» Directions for this task: Update the lines of the material starting at the one containing "Viewing this image, is" and ending at the one containing "2418 millimetres", changing "further" to "farther" and leaving everything else as it is.

Questions about scene geometry
▽

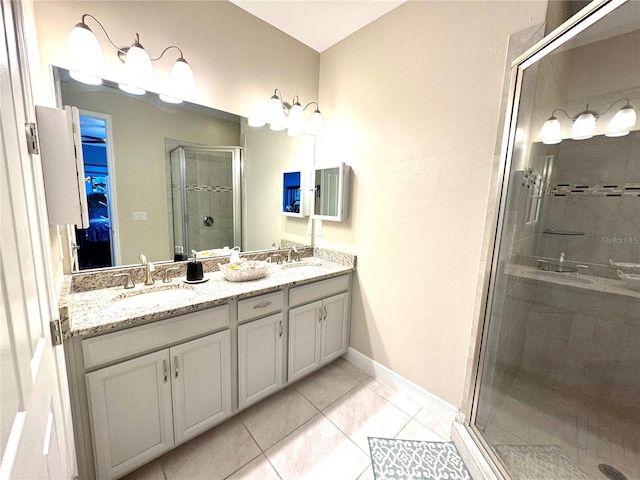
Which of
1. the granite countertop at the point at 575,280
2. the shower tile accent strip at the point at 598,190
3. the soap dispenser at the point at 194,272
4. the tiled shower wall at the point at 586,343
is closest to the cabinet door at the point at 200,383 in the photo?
the soap dispenser at the point at 194,272

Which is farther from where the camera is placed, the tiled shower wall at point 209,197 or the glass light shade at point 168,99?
the tiled shower wall at point 209,197

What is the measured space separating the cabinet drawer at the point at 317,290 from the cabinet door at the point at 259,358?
0.16m

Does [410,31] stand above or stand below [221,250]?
above

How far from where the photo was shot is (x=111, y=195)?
5.01 feet

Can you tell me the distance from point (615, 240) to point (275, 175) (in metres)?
2.49

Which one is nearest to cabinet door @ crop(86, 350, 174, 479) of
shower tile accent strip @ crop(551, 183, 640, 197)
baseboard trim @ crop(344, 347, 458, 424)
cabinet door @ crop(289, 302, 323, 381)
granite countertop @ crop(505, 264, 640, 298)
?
cabinet door @ crop(289, 302, 323, 381)

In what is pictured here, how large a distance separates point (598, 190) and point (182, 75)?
2.79 metres

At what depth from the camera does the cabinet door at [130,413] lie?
1146mm

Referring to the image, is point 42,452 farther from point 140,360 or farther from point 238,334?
point 238,334

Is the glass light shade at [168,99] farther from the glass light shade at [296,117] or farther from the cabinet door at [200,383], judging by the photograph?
the cabinet door at [200,383]

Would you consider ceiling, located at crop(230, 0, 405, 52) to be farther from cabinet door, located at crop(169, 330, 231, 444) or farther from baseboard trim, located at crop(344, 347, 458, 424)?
baseboard trim, located at crop(344, 347, 458, 424)

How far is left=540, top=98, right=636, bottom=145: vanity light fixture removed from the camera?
5.48 feet

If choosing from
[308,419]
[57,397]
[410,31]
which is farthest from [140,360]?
[410,31]

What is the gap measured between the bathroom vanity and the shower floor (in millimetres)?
1284
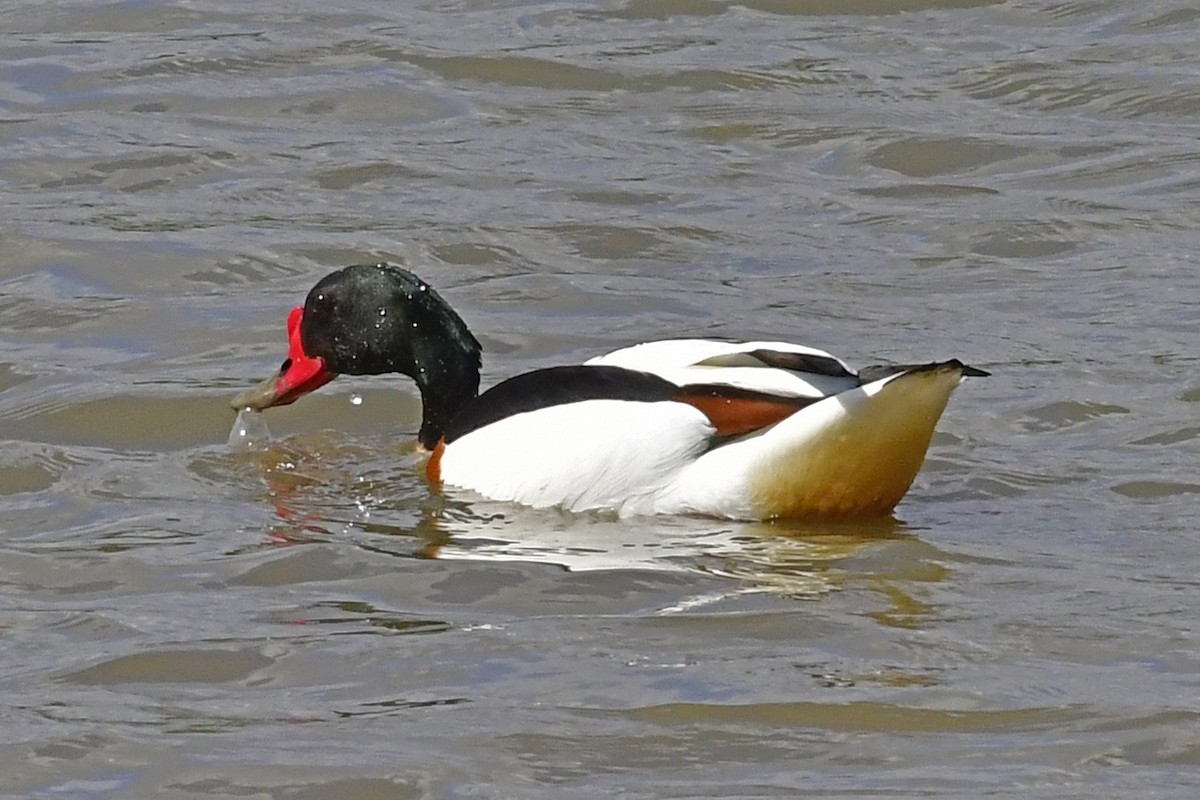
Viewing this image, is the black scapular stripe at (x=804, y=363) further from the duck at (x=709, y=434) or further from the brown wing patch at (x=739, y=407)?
the brown wing patch at (x=739, y=407)

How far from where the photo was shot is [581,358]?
1002cm

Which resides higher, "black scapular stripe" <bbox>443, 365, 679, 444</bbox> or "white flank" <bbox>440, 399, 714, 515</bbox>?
"black scapular stripe" <bbox>443, 365, 679, 444</bbox>

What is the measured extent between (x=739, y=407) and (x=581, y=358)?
2418 millimetres

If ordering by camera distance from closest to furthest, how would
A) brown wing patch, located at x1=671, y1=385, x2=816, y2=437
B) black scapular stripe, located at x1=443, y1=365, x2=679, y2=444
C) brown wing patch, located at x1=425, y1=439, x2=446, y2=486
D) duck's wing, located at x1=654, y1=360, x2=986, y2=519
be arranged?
duck's wing, located at x1=654, y1=360, x2=986, y2=519, brown wing patch, located at x1=671, y1=385, x2=816, y2=437, black scapular stripe, located at x1=443, y1=365, x2=679, y2=444, brown wing patch, located at x1=425, y1=439, x2=446, y2=486

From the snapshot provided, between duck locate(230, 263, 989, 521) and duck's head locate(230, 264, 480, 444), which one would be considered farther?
duck's head locate(230, 264, 480, 444)

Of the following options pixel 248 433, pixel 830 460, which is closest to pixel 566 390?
pixel 830 460

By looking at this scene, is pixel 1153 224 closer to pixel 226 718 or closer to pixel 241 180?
pixel 241 180

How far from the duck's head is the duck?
1.96 feet

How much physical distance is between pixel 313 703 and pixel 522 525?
1857 millimetres

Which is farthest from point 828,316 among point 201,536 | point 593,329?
point 201,536

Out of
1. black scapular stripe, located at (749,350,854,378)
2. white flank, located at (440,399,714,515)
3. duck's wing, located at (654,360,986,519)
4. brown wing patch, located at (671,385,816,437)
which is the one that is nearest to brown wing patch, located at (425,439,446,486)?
white flank, located at (440,399,714,515)

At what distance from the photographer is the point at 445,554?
24.3ft

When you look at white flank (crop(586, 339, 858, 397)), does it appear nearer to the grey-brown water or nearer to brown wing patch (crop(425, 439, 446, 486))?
the grey-brown water

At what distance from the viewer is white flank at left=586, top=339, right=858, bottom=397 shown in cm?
768
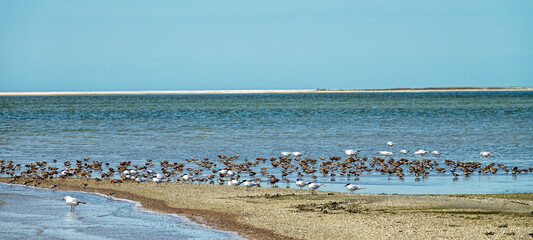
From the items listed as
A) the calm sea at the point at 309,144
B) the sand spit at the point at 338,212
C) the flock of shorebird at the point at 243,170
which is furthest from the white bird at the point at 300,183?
the calm sea at the point at 309,144

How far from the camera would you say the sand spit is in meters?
13.6

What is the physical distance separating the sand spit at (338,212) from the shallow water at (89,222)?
1.65ft

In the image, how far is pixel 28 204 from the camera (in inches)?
716

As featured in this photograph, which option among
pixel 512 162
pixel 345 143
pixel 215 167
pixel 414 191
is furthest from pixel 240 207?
pixel 345 143

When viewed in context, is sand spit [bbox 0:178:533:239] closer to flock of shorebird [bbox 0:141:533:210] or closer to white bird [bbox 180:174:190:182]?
white bird [bbox 180:174:190:182]

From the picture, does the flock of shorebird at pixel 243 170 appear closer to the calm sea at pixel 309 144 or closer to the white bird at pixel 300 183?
the white bird at pixel 300 183

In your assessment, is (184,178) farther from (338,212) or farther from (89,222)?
(338,212)

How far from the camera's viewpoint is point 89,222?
15656 millimetres

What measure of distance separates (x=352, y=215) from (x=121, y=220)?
4.72m

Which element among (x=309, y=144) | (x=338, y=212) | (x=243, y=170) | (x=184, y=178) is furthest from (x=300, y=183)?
(x=309, y=144)

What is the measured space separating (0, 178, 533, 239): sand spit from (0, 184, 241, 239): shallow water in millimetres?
504

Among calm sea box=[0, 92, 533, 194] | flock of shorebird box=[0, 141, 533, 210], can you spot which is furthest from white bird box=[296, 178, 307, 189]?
calm sea box=[0, 92, 533, 194]

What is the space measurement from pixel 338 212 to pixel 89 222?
5096mm

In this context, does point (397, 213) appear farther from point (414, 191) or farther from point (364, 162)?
point (364, 162)
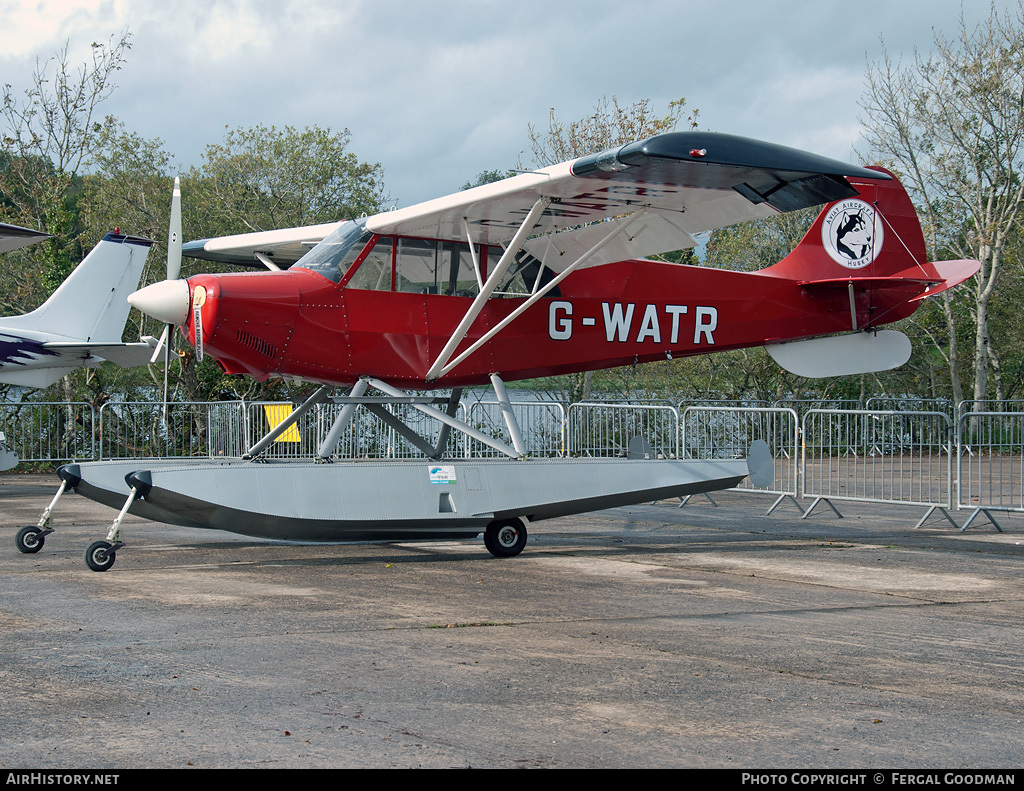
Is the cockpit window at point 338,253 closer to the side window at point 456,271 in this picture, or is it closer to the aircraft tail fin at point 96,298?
the side window at point 456,271

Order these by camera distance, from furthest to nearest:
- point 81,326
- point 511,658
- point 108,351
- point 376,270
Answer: point 81,326, point 108,351, point 376,270, point 511,658

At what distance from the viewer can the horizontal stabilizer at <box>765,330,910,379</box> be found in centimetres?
1164

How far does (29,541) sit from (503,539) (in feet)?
14.2

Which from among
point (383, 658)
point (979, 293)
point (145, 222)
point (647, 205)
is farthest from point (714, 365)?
point (383, 658)

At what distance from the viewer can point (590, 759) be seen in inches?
136

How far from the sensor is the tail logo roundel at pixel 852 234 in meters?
11.7

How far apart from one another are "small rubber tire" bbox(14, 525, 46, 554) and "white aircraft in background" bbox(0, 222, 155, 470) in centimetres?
835

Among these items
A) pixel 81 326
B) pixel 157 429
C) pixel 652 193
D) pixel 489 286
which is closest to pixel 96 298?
pixel 81 326

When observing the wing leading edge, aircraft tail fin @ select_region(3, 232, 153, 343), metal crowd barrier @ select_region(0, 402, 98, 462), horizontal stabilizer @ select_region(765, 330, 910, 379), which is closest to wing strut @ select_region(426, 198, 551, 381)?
the wing leading edge

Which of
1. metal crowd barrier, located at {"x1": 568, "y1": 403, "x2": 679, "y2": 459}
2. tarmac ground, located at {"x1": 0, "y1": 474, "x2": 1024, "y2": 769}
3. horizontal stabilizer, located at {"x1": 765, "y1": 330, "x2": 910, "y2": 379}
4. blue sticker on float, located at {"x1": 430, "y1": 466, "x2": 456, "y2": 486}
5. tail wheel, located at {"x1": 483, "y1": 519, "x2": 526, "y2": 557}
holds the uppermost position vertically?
horizontal stabilizer, located at {"x1": 765, "y1": 330, "x2": 910, "y2": 379}

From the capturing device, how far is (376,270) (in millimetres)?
9766

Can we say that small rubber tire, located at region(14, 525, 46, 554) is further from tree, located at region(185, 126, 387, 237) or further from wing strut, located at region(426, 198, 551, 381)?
tree, located at region(185, 126, 387, 237)

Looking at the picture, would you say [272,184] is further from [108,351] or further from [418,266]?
[418,266]
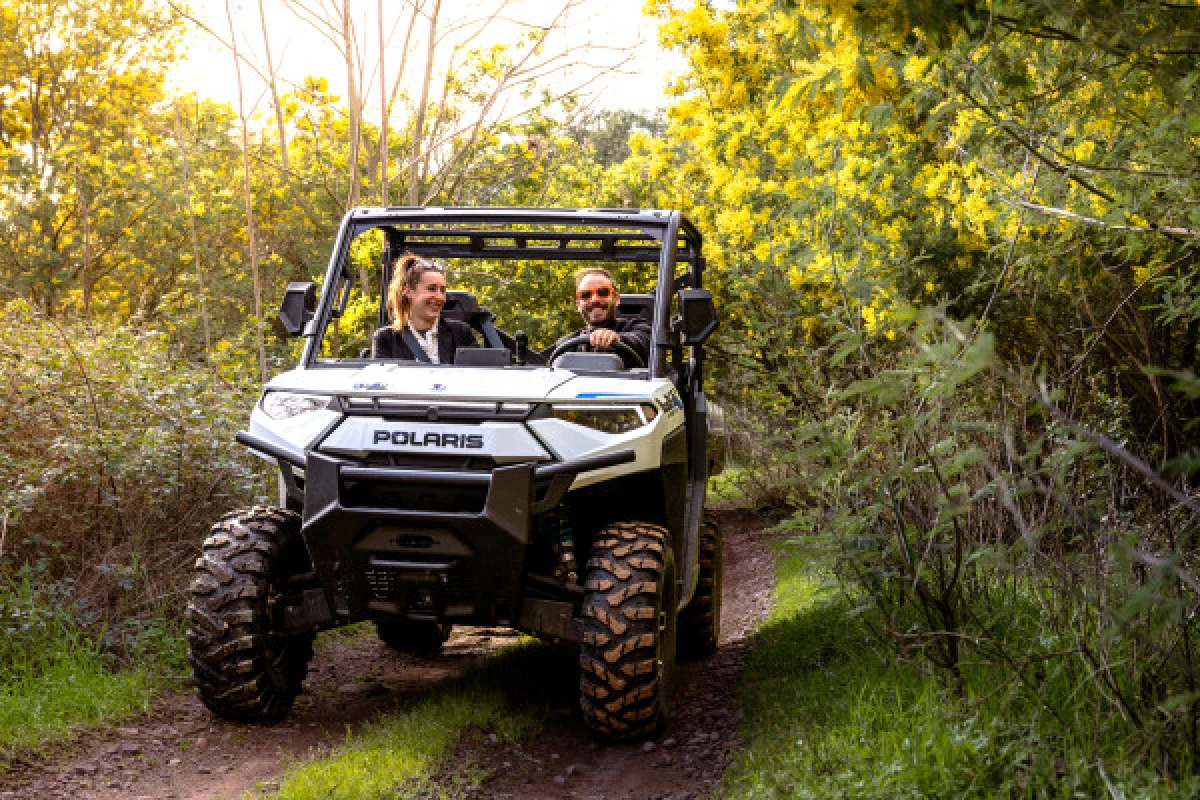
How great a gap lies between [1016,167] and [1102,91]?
1.42 metres

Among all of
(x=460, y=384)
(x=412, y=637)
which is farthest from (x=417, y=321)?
(x=412, y=637)

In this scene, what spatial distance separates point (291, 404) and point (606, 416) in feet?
4.48

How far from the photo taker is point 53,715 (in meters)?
6.00

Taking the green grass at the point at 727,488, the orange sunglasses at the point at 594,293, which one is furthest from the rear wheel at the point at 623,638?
the green grass at the point at 727,488

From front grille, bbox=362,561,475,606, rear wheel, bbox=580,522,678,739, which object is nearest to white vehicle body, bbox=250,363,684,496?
rear wheel, bbox=580,522,678,739

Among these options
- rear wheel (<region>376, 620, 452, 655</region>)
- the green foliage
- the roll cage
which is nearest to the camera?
the green foliage

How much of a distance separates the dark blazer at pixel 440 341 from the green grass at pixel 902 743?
213cm

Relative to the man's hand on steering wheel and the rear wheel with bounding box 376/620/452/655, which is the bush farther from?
the man's hand on steering wheel

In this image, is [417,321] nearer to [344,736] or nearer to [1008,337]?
[344,736]

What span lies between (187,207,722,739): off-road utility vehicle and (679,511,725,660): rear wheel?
41.0 inches

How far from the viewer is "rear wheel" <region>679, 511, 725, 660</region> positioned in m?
7.39

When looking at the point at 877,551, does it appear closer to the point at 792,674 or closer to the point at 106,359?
the point at 792,674

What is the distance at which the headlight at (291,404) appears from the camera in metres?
5.59

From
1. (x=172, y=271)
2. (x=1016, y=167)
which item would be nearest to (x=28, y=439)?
(x=1016, y=167)
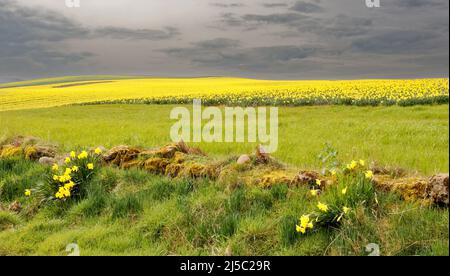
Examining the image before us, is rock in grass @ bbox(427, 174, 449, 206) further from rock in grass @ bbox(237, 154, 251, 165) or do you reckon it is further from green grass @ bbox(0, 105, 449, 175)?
rock in grass @ bbox(237, 154, 251, 165)

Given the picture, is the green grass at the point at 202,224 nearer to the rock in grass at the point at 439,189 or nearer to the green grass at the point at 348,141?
the rock in grass at the point at 439,189

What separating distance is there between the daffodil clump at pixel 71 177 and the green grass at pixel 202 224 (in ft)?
0.68

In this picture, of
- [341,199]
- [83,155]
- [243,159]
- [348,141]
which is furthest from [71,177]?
[348,141]

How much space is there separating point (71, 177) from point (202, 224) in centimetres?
279

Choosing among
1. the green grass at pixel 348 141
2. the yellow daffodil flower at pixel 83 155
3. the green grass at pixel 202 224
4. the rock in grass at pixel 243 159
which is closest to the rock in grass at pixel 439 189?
the green grass at pixel 202 224

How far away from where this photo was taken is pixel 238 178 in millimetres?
6523

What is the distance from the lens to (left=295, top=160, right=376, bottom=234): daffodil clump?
5.01 m

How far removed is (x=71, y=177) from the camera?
729 centimetres

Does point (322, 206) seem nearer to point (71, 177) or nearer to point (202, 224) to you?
point (202, 224)

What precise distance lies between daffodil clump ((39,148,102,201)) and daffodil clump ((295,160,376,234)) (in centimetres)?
372

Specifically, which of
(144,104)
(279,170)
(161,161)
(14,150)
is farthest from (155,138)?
(144,104)

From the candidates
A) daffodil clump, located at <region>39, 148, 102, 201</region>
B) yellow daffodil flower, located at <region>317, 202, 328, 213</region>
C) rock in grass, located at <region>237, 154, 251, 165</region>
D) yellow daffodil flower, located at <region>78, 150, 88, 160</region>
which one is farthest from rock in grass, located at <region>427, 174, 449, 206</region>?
yellow daffodil flower, located at <region>78, 150, 88, 160</region>

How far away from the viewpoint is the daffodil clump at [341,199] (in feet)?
16.4

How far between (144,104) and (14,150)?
23.1 m
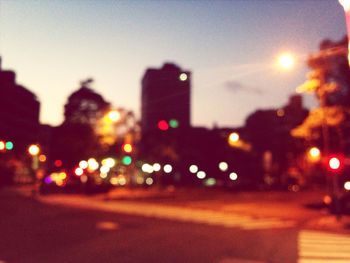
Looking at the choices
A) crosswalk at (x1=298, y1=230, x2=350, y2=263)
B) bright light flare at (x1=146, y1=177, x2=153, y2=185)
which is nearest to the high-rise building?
crosswalk at (x1=298, y1=230, x2=350, y2=263)

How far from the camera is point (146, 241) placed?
15438 mm

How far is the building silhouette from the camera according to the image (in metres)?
13.9

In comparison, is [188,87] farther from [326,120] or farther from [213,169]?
[213,169]

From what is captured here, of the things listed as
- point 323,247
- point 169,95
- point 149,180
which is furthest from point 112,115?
point 149,180

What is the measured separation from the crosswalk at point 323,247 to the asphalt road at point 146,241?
3cm

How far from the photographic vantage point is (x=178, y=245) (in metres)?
14.6

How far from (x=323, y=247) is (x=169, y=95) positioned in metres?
8.38

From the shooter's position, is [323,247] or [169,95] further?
[169,95]

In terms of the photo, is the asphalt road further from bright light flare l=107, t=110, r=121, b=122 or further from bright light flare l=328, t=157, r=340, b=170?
bright light flare l=107, t=110, r=121, b=122

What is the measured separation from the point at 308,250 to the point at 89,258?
20.6 ft

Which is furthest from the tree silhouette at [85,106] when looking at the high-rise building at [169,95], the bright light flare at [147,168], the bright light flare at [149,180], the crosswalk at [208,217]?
the bright light flare at [149,180]

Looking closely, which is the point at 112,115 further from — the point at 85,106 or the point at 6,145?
the point at 6,145

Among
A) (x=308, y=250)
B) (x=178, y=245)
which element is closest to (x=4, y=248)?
(x=178, y=245)

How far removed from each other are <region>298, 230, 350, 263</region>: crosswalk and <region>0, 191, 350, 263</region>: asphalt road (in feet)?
0.09
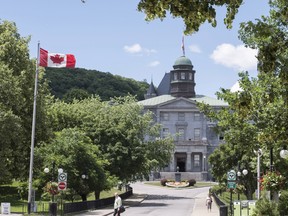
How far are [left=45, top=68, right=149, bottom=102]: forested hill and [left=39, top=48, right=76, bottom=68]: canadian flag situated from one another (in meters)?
119

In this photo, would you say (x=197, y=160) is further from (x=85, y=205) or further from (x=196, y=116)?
(x=85, y=205)

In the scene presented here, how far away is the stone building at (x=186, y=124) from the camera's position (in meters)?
120

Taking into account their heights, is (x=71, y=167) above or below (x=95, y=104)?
below

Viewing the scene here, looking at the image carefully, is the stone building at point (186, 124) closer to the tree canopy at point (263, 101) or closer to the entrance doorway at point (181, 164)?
the entrance doorway at point (181, 164)

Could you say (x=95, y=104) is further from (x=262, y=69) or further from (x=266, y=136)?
(x=262, y=69)

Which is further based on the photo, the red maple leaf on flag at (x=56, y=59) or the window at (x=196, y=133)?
the window at (x=196, y=133)

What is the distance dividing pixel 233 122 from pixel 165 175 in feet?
286

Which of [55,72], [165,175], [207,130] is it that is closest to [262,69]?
[165,175]

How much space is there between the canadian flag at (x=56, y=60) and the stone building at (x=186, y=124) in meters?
81.0

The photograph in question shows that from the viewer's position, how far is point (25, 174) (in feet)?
158

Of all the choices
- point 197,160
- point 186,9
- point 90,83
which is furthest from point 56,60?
point 90,83

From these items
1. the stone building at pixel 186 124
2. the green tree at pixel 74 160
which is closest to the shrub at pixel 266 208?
the green tree at pixel 74 160

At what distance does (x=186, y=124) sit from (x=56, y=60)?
89.4 m

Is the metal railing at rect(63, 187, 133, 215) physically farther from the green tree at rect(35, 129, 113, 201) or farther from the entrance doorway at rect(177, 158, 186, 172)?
the entrance doorway at rect(177, 158, 186, 172)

△

» Exercise solution:
Viewing this image, is the black scapular stripe at (x=804, y=363) farther from the duck at (x=709, y=434) or farther from the brown wing patch at (x=739, y=407)?
the brown wing patch at (x=739, y=407)

How far from where the photo was shot is [581,358]?
1002cm

Which resides higher, "black scapular stripe" <bbox>443, 365, 679, 444</bbox> or "white flank" <bbox>440, 399, 714, 515</bbox>?
"black scapular stripe" <bbox>443, 365, 679, 444</bbox>

What is the measured extent between (x=739, y=407) and (x=581, y=358)?
2418 millimetres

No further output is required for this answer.